セイノーHDの重点戦略(同社中期経営方針説明資料より引用)※クリックで拡大
AI活用した配達コース組み自動化
国内輸送事業の施策として、ロジ・トランス事業拡充に加え、BtoB物流の効率化を明言。具体的には、20年度にワンストップで最適な輸送方法を提供する仕組みの構築など、21年度に地場の運送業者を巻き込んだマッチングシステムの構築など、22年度にAI(人工知能)を活用した配達コース組みの自動化と配達予定時間の提供などをそれぞれ進めるシナリオを提示した。
国際展開としては、20年度に東南アジア諸国(ASEAN)域内の拠点展開にめどを付けた上で、21年度に日本とASEANのネットワーク化を、22年度にはASEAN域内のネットワーク化をそれぞれ図り、国内外で連携して最適なSCMを提供できる体制を作り出すことを示した。さらに、3PLサービスも22年度に「世界につながる“SEINO”」となるべく、既存荷主の国際案件獲得や一貫輸送の提供などを図る姿勢を見せた。
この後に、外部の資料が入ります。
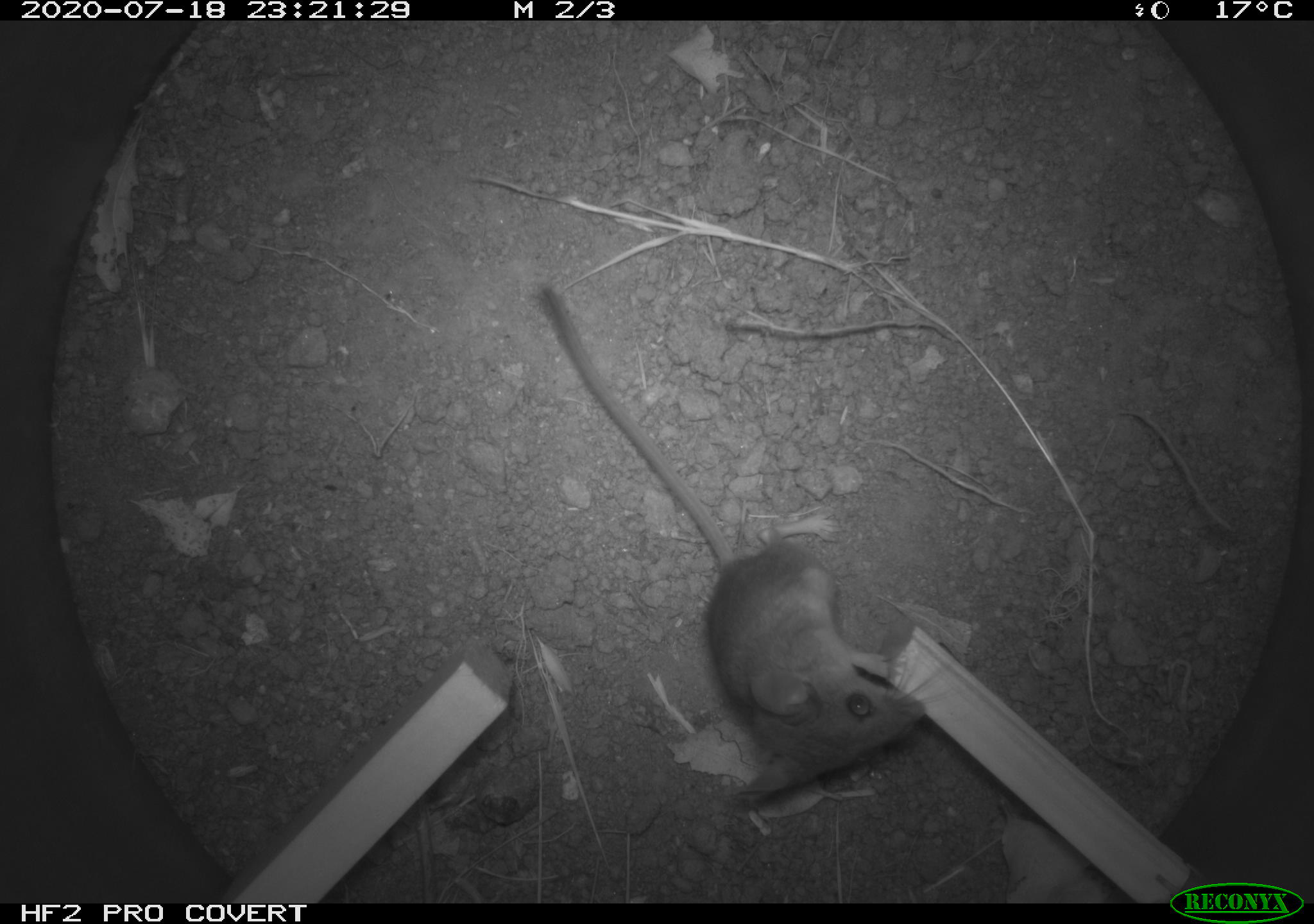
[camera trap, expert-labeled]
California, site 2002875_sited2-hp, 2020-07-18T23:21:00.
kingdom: Animalia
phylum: Chordata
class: Mammalia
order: Rodentia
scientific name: Rodentia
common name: rodent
Rodent (Rodentia).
グループで運営する物流施設については、自動運転やドローン(無人飛行機)、IoT(モノのインターネット)、AIなど先端技術を駆使し、機能を向上させることを理想像として掲示。トラックドライバー不足への対応としては、自律型評価や公募の導入・促進、福利厚生の充実、動画やSNSを活用した採用活動展開などに言及した。